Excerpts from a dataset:
= Beginning of Section =
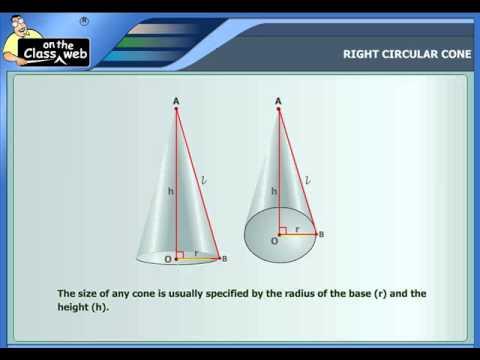 Right Circular Cone.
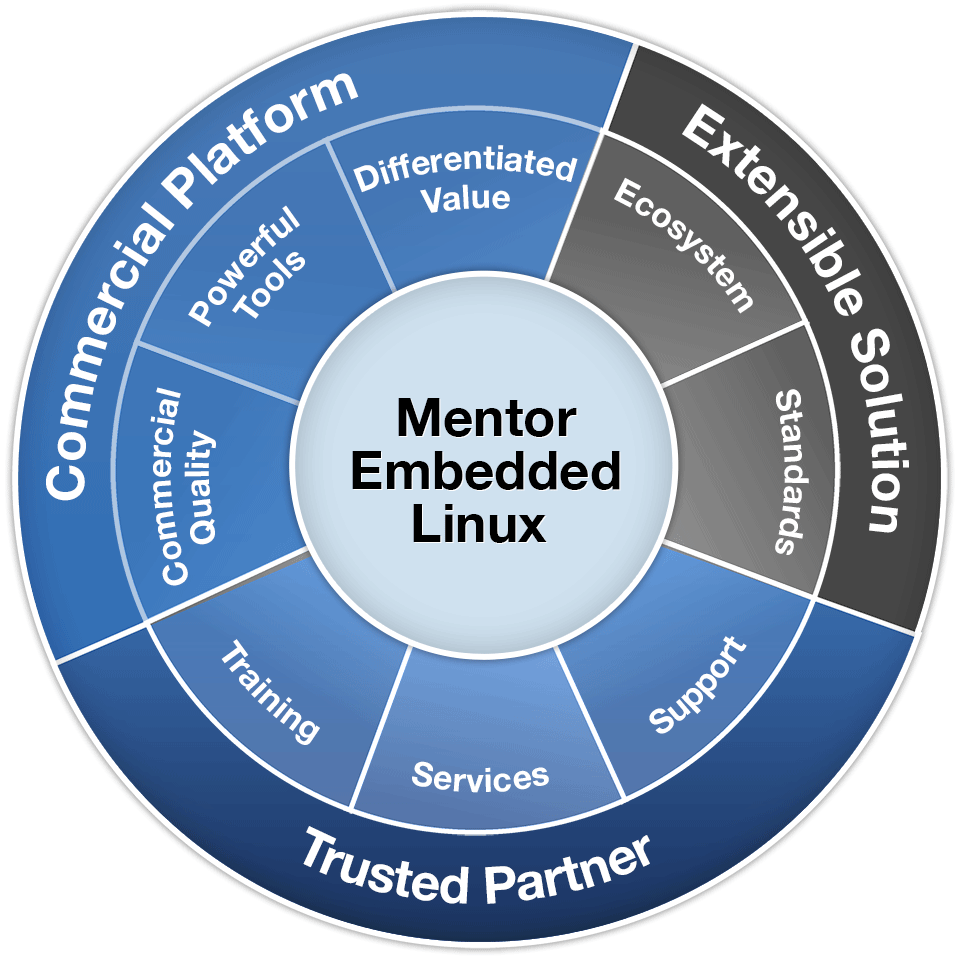 Mentor Embedded Linux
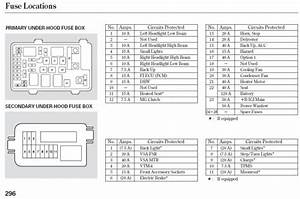 2009 Jeep Patriot Fuse Box Diagram  U2013 Best Diagram Collection
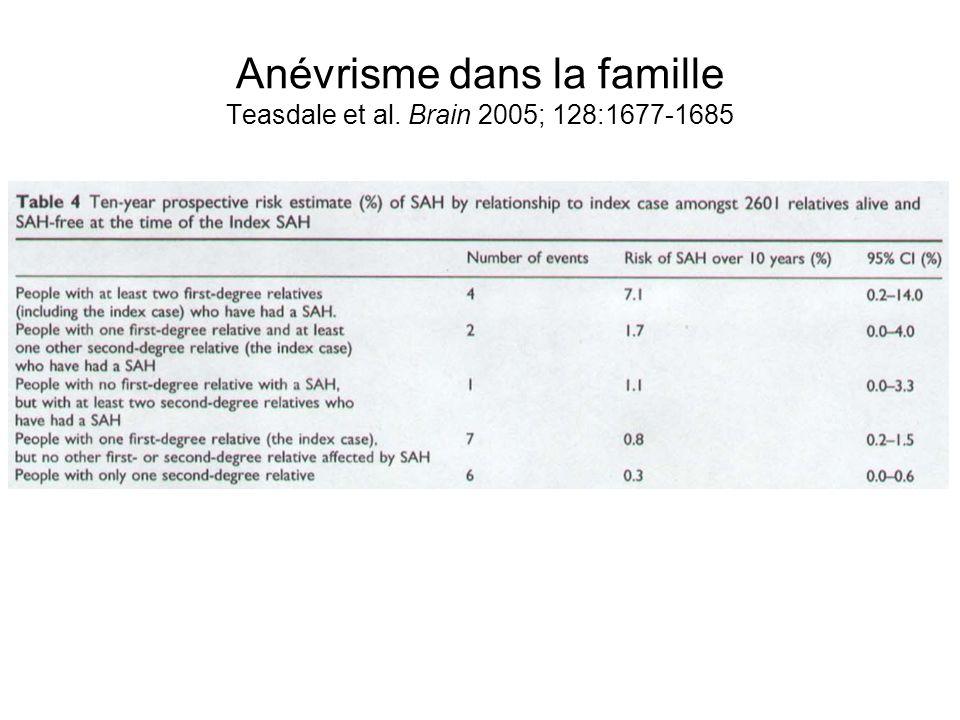 Anévrisme dans la famille Teasdale et al. Brain 2005; 128:1677-1685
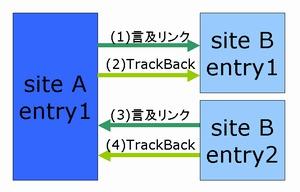正しい「TrackBack返し」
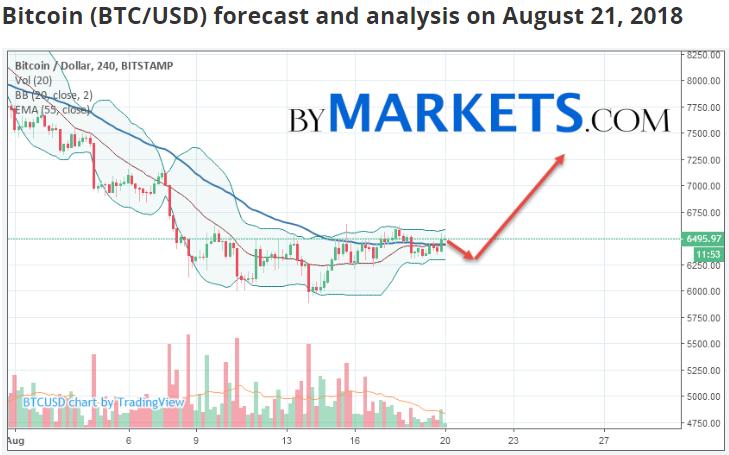 прогноз биткоина на август 2018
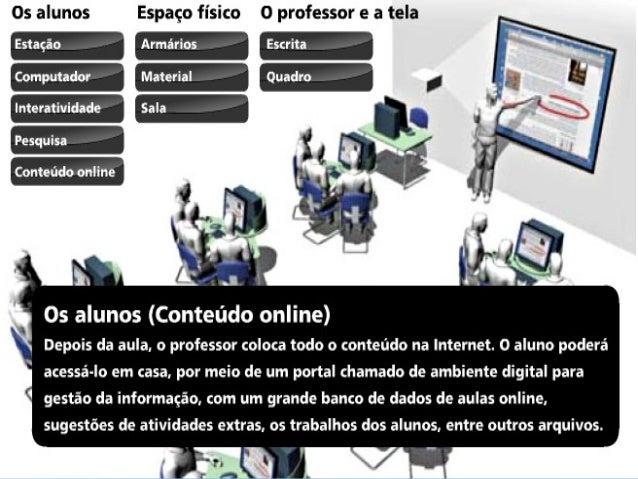 Alguns serviços oferecidos pela internetAlguns serviços oferecidos pela internet e imprescindíveis aos professorese impres...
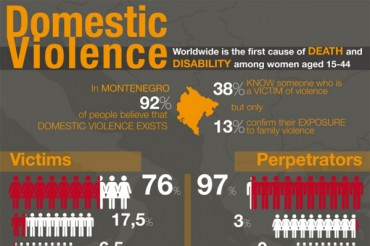 17 Scarey Domestic Violence in the Workplace Statistics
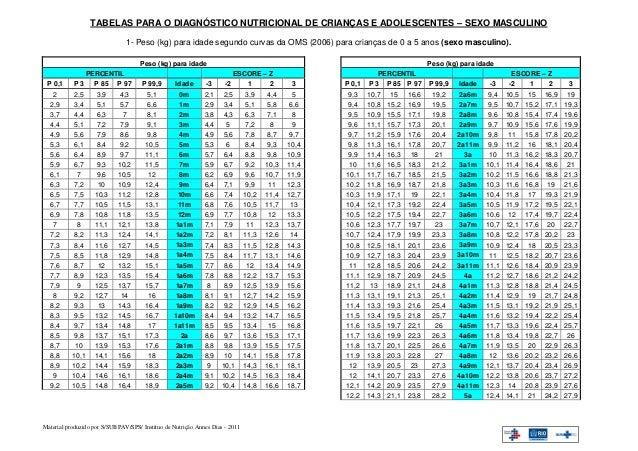 TABELAS PARA O DIAGNÓSTICO NUTRICIONAL DE CRIANÇAS E ADOLESCENTES – SEXO MASCULINO                               1- Peso (...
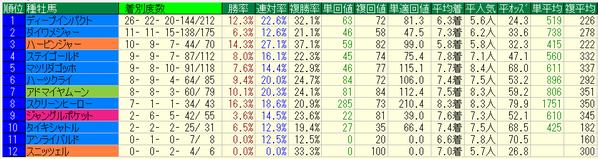 京成杯オータムハンデキャップ2018種牡馬データ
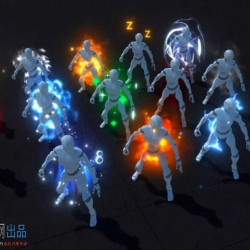 Unity3D 角色魔法光环BUFF特效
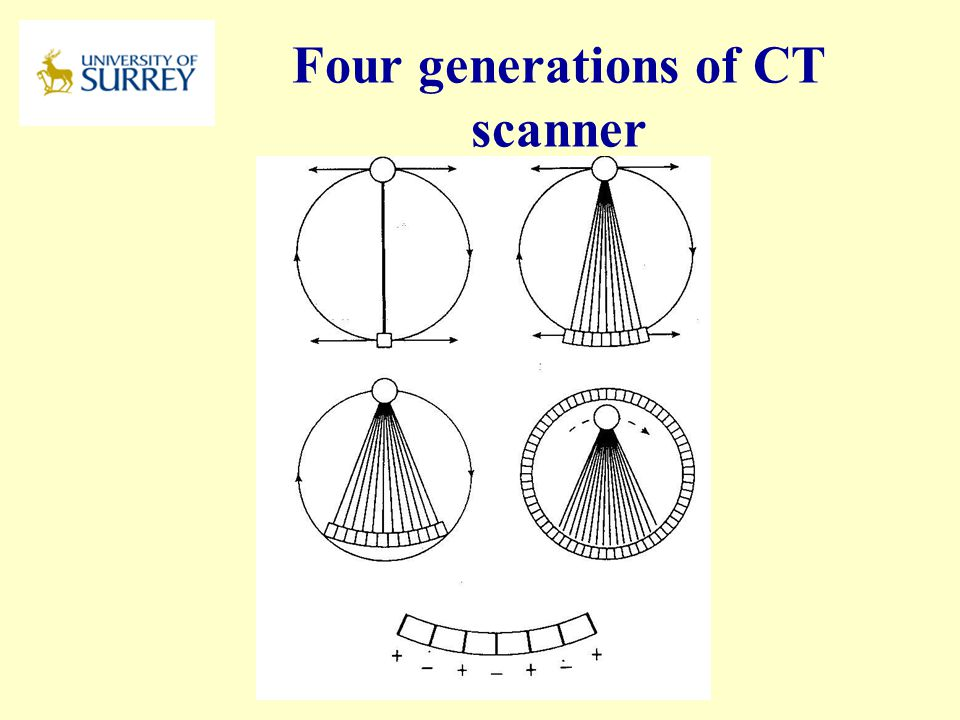 Four generations of CT scanner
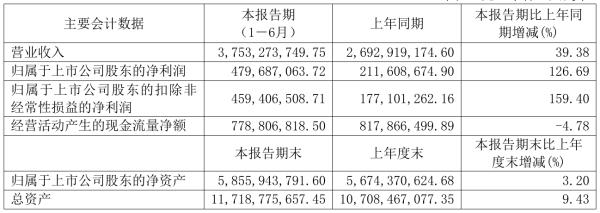 皖维高新2021年半年度净利4.8亿元 同比净利增加126.69%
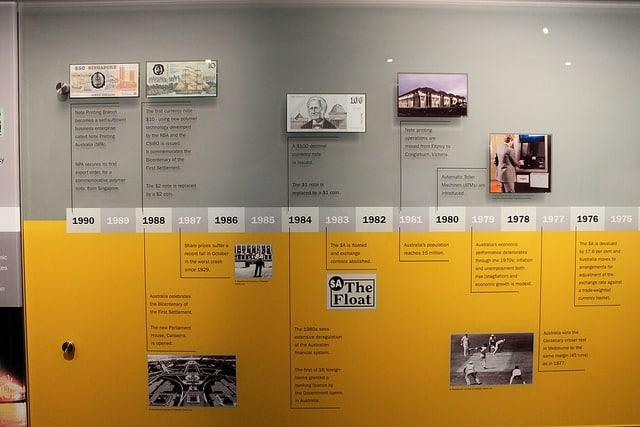 Австралийский Музей денежных знаков - достопримечательности Сиднея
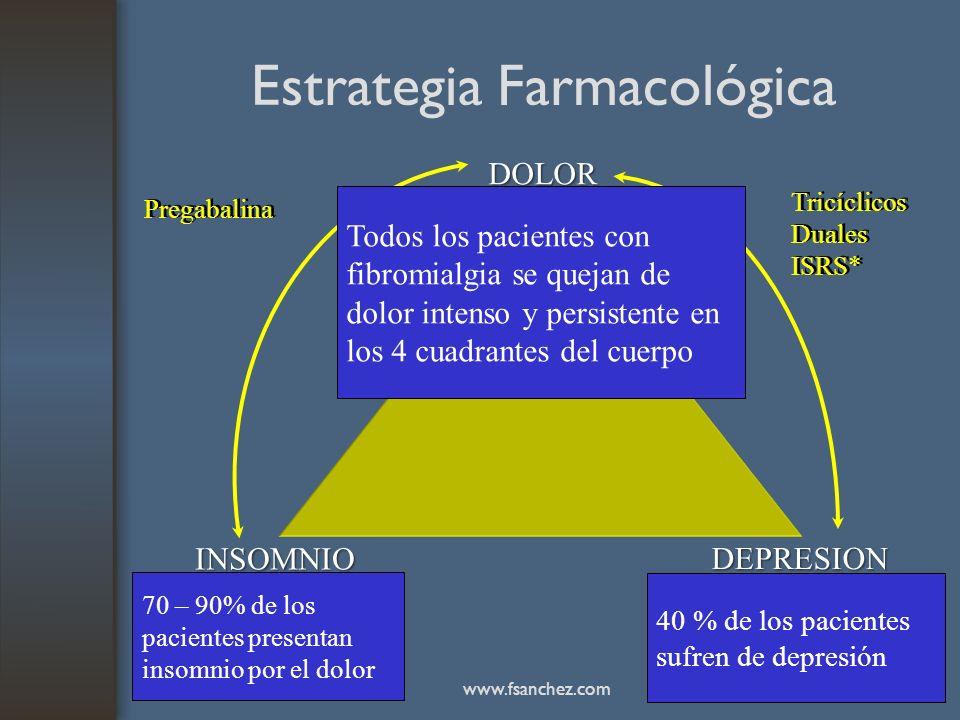 DOLOR INSOMNIO DEPRESION Pregabalina Tricíclicos Duales ISRS* Tricíclicos Duales ISRS* Estrategia Farmacológica Russell, 2006 Todos los pacientes con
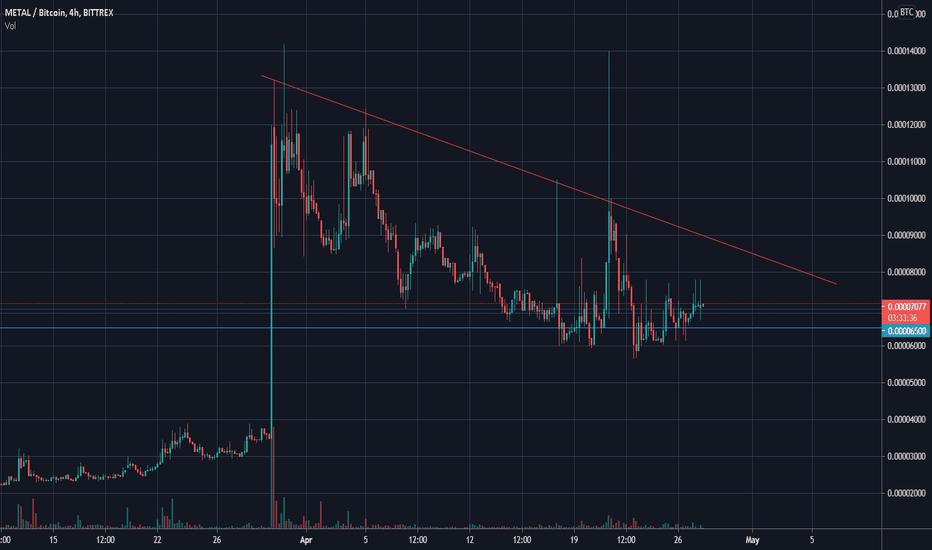mtl btc tradingview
= End of Section =
WORK ORDER: Return all records exactly; no pictures.

ANSWER AREA:
 Right Circular Cone.
 Mentor Embedded Linux
 2009 Jeep Patriot Fuse Box Diagram  U2013 Best Diagram Collection
 Anévrisme dans la famille Teasdale et al. Brain 2005; 128:1677-1685
正しい「TrackBack返し」
 прогноз биткоина на август 2018
 Alguns serviços oferecidos pela internetAlguns serviços oferecidos pela internet e imprescindíveis aos professorese impres...
 17 Scarey Domestic Violence in the Workplace Statistics
 TABELAS PARA O DIAGNÓSTICO NUTRICIONAL DE CRIANÇAS E ADOLESCENTES – SEXO MASCULINO                               1- Peso (...
 京成杯オータムハンデキャップ2018種牡馬データ
 Unity3D 角色魔法光环BUFF特效
 Four generations of CT scanner
 皖维高新2021年半年度净利4.8亿元 同比净利增加126.69%
 Австралийский Музей денежных знаков - достопримечательности Сиднея
 DOLOR INSOMNIO DEPRESION Pregabalina Tricíclicos Duales ISRS* Tricíclicos Duales ISRS* Estrategia Farmacológica Russell, 2006 Todos los pacientes con
mtl btc tradingview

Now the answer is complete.